Les prix du pétrole et du gaz ont bondi, notamment après que Téhéran a ciblé des infrastructures pétrolières en Arabie saoudite. Le 2 mars, le baril de pétrole approchait les 80 dollars, enregistrant une augmentation de près de 10 % depuis quelques jours.
Selon l'Agence américaine d'information sur l'énergie (EIA), "la majorité des volumes transitant par le détroit n'ont d'autre moyen de quitter la région". Bien qu'il existe des oléoducs alternatifs, leur capacité reste limitée et insuffisante pour compenser la totalité des hydrocarbures normalement expédiés par voie maritime.
"Nous estimons qu’environ 2,6 millions de barils de pétrole par jour pourraient être redirigés pour contourner le détroit d’Ormuz en cas de rupture d’approvisionnement", ajoute l'EIA.
Cela ne représente que 13 % des 20 millions de barils habituellement transportés quotidiennement.

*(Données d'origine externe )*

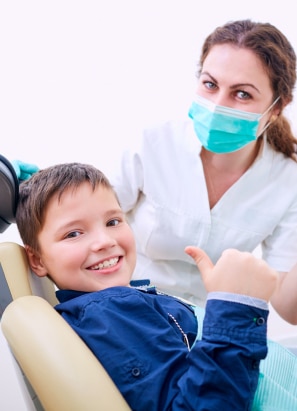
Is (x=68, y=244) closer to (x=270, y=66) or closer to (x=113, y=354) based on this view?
(x=113, y=354)

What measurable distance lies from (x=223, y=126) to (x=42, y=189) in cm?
69

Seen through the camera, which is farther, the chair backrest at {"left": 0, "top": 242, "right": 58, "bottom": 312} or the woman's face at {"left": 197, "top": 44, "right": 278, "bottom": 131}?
the woman's face at {"left": 197, "top": 44, "right": 278, "bottom": 131}

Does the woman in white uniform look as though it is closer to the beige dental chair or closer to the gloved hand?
the gloved hand

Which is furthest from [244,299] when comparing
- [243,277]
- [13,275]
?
[13,275]

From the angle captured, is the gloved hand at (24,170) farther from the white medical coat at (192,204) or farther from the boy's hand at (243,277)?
the boy's hand at (243,277)

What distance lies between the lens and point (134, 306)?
0.89m

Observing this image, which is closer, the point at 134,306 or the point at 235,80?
the point at 134,306

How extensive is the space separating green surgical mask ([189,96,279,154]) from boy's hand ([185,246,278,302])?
2.49ft

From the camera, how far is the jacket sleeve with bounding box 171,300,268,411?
0.76m

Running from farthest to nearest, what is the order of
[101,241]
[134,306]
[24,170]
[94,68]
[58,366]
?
[94,68], [24,170], [101,241], [134,306], [58,366]

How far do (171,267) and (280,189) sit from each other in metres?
0.45

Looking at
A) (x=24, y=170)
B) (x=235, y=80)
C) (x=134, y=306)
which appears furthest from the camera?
(x=235, y=80)

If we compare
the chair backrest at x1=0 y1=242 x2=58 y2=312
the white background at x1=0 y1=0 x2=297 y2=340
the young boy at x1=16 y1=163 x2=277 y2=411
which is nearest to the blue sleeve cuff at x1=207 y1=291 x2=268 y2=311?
the young boy at x1=16 y1=163 x2=277 y2=411

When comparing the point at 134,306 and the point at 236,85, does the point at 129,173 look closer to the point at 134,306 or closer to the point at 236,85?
the point at 236,85
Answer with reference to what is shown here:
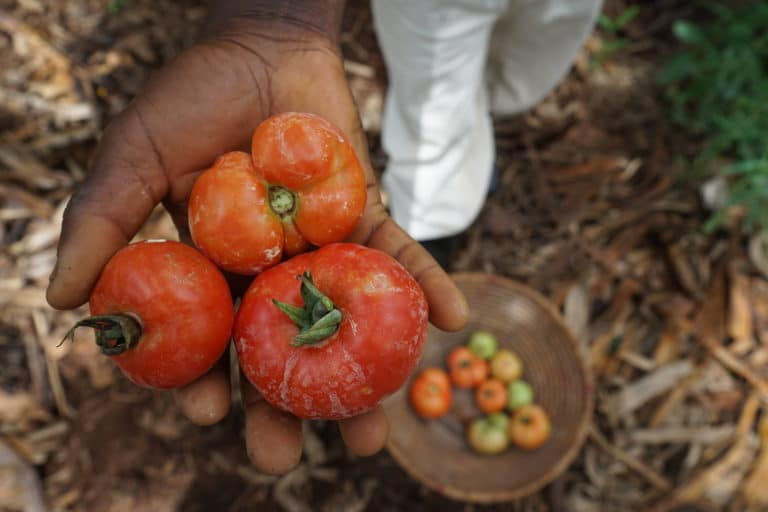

Des alternatives en Arabie saoudite
Principale variable du jeu, l'Arabie saoudite dispose d'un oléoduc de 1.200 kilomètres capable de transporter jusqu'à 5 millions de barils par jour, mais il est déjà en partie utilisé. Selon le Center for Strategic and International Studies (CSIS), ce pipeline peut rediriger seulement la moitié des exportations saoudiennes annuellement passantes par Ormuz.
Les Émirats Arabes Unis, quant à eux, ont un oléoduc qui permet de contourner le détroit et débouche dans le golfe d'Oman, avec une capacité de 2 millions de barils par jour, mais il est également déjà largement utilisé.
La situation de l'Iran
De son côté, l'Iran possède également un oléoduc, mais avec une capacité limitée à environ 300.000 barils par jour. La majeure partie de ses exportations, principalement destinées à la Chine, transitent par la mer via l'île de Kharg. Une fermeture prolongée pourrait engendrer des pertes conséquentes pour Téhéran, ce qui rendrait une telle option peu probable, sauf en cas de provocations majeures.
Les autres pays exportateurs de la région, comme l'Irak, le Koweït ou le Qatar, n'ont pas de voies de contournement alternatives au détroit d'Ormuz, rendant toute perturbation du trafic maritime extrêmement problématique pour leurs économies respectives.
Selon les analystes d'Oxford Economics, bien qu'une forte perturbation soit peu imminente, une escalade prolongée des conflits pourrait inciter Téhéran à adopter des mesures plus radicales en matière de blocages.